Hydrogel-based nanocomposites of therapeutic proteins for tissue repair

• Biomimetic polymers and peptides stabilize protein structure for long-term activity.
• Smart nanodepots protect and cell-regulatedly release growth factors (GFs) in a slow sustained way.
• Multivalent/cluster presentation of GFs changes the dynamics of receptor activation.
• Fibronectin fragment fusions synergize integrin with receptor activation by GFs.
• Orthogonal binding pairs assist protein binding and spatial control in hydrogels.

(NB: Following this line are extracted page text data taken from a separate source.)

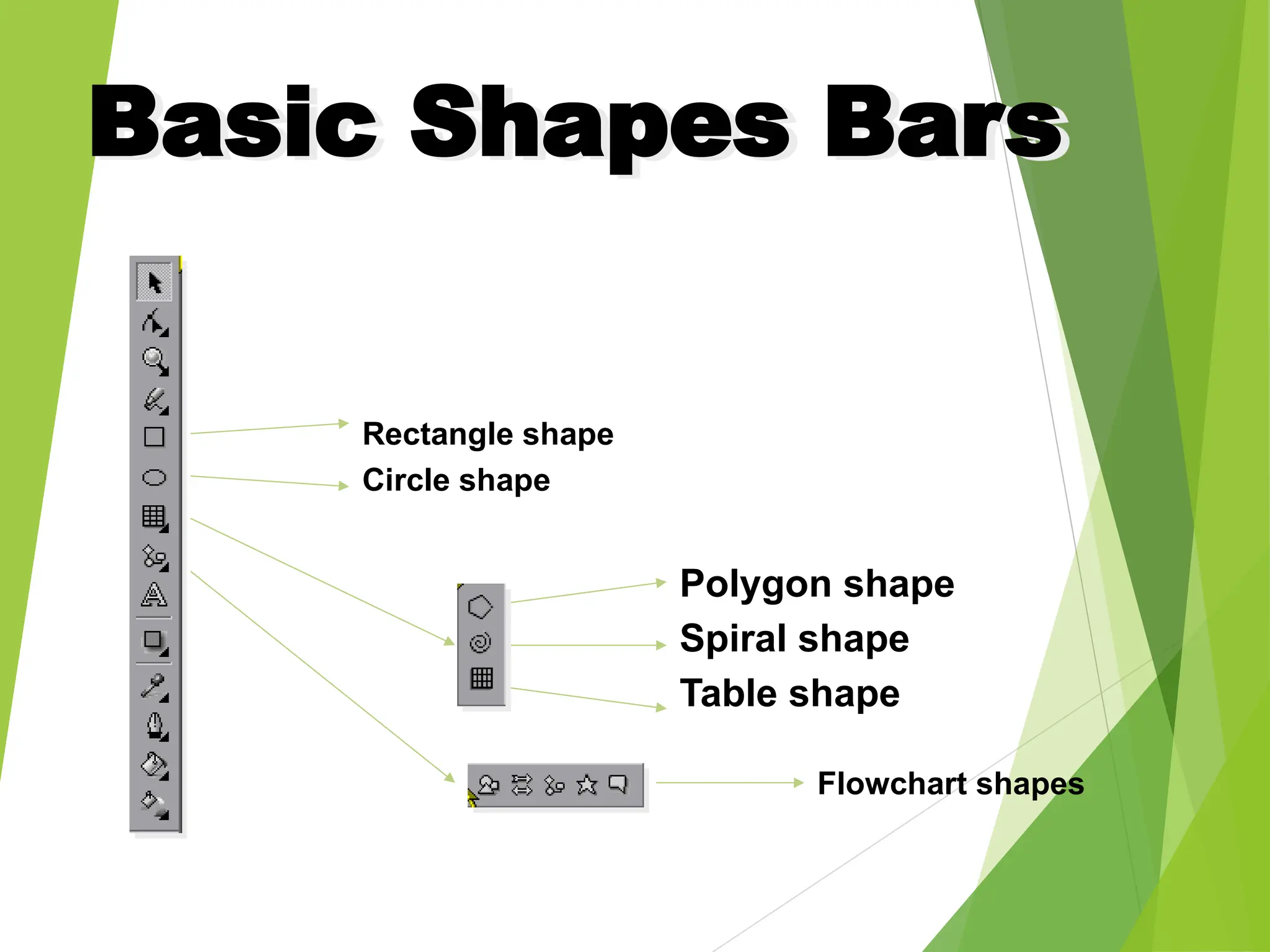 Basic Shapes Bars

Rectangle shape
Circle shape

Polygon shape
Spiral shape
Table shape

Flowchart shapes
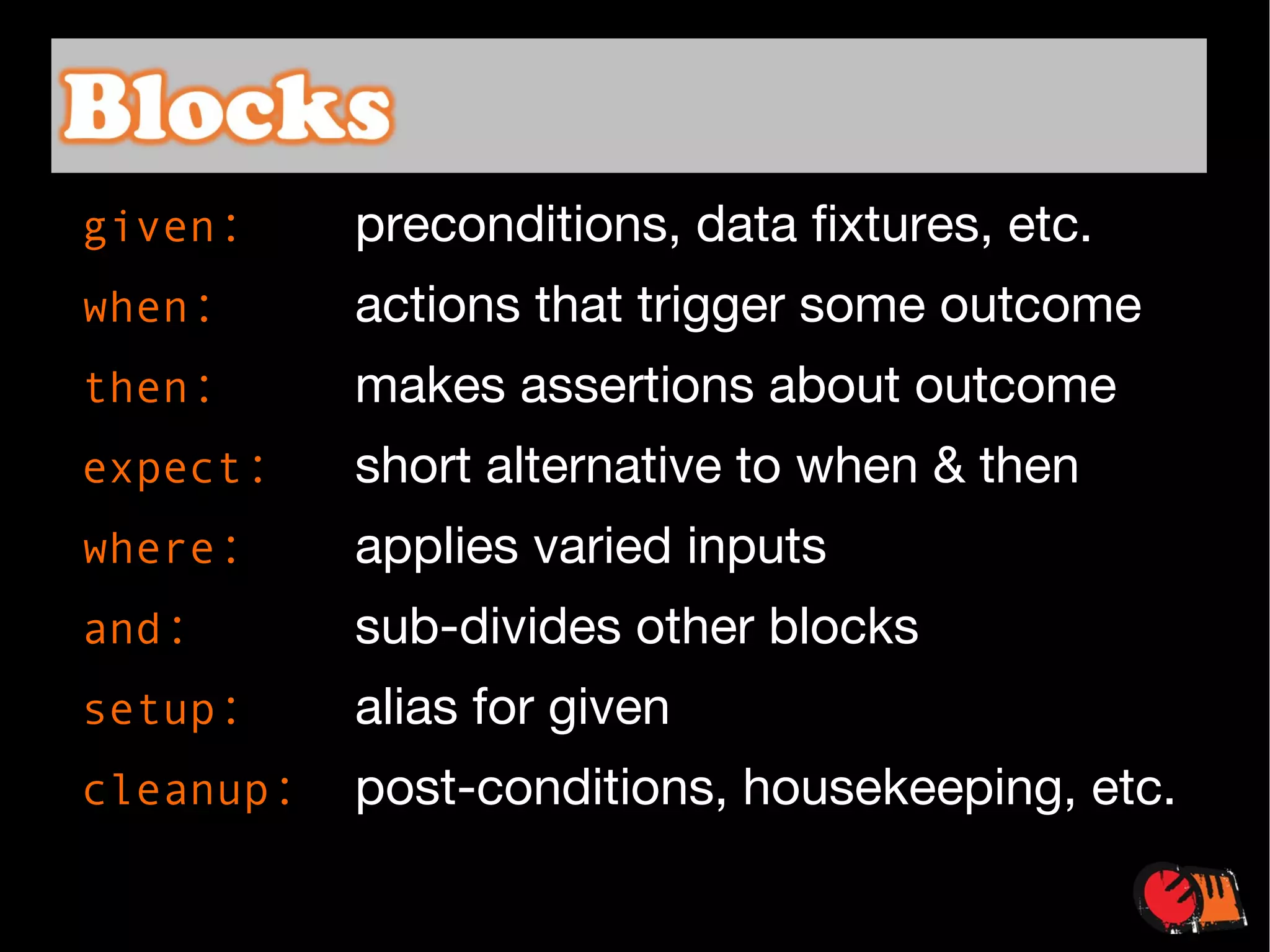 Blocks

given: preconditions, data fixtures, etc.

when: actions that trigger some outcome

then: makes assertions about outcome

expect: short alternative to when & then

where: applies varied inputs

and: sub-divides other blocks

setup: alias for given

cleanup: post-conditions, housekeeping, etc.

The ability to design artificial extracellular matrices as cell instructive scaffolds has opened the door to technologies capable of studying cell fates in vitro and to guide tissue repair in vivo. One main component of the design of artificial extracellular matrices is the incorporation of protein-based biochemical cues to guide cell phenotypes and multicellular organizations. However, promoting the long-term bioactivity, controlling the bioavailability and understanding how the physical presentations of these proteins impacts cellular fates are among the challenges of the field. Nanotechnology has advanced to meet the challenges of protein therapeutics. For example, the approaches to incorporating proteins into tissue repairing scaffolds have ranged from bulk encapsulations to smart nanodepots that protect proteins from degradations and allow opportunities for controlled release.